第10回 開発批判、新たな開発論と開発援助の見直し
1990年代には開発の時代である20世紀後半の終わり、世紀末に近づき、NGOや市民運動などから開発(援助機関)批判、債務帳消し要求、参加やエンパワーメントの重視などの議論が高まった。これに対して、主流派においても貧困削減や社会開発の重視、人間中心の開発(人間開発、人間の安全保障、人権重視の開発)、参加型開発など新しい開発論が提起された。Jubilee 2000などによる債務帳消し要求の国際的運動、世界銀行、IMFという国際金融機関の廃止要求あるいは改組要求などの運動が起きた。1990年代には開発(援助機関)批判、NGO・市民運動などからの要求に対応して、主流派の開発路線が変化していった。経済改革と経済自由化により経済成長をめざす路線から社会政策と社会開発を重視して教育、保健医療などの人間への投資を行う貧困削減戦略へ移行した。
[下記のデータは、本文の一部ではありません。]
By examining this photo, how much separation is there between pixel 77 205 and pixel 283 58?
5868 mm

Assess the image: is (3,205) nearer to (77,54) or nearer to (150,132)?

第11回 2000年代 コンディショナリティからパートナーシップによる貧困削減へ: PRSPとMDGs 貧困削減戦略書(PRSP)は、アフリカ諸国などの重債務貧困国に債務救済を認める条件として策定される貧困削減の計画で、世界銀行・IMFが承認する。つまり重債務貧困国(HIPCs)に対する債務救済と連動した貧困削減計画である。世界銀行・IMFが承認するという形式になっているところに、構造調整時代のコンディショナリティ政治の影響を見いだすが、同時にPRSPは外から条件をつけてアフリカ諸国を変えていこうとするのではなく、オーナーシップとパートナーシップを柱として、被援助国政府の自主性を尊重し、ドナーと被援助国は対等なパートナーの関係にあるとされる。被援助国政府は、オーナーシップを持つが、国内の利害関係者(stakeholder)の参加を得て貧困削減戦略を策定、実施する。これもパートナーシップとされ、
貧困削減戦略書は、パートナーシップという仕組みでガバナンスと参加型開発を取り入れた形になっている。
第12回 2000年代後半以降の条件変化、アフリカの経済成長と道半ばの貧困削減
 2005年頃までにMDGsと対アフリカ援助の枠組みがほぼ出揃った。しかしこの頃にアフリカを取り巻く経済的条件は大きく変化し、アフリカの開発と援助の環境も大きく変化した。

【テキスト・文献】

テキストは用いない。参考文献は講義中に示すが、主な参考文献を挙げておく。佐藤仁(2016)『野蛮から生存の開発論:越境する援助のデザイン』ミネルヴァ書房 元田結花 (2007) 『知的実践としての開発援助ーアジェンダの興亡を越えて』東京大学出版会。佐藤誠「民主化とガバナンスのジレンマールワンダ愛国戦線政府の評価をめぐってー」『立命館国際研究』26-4、2014年3月。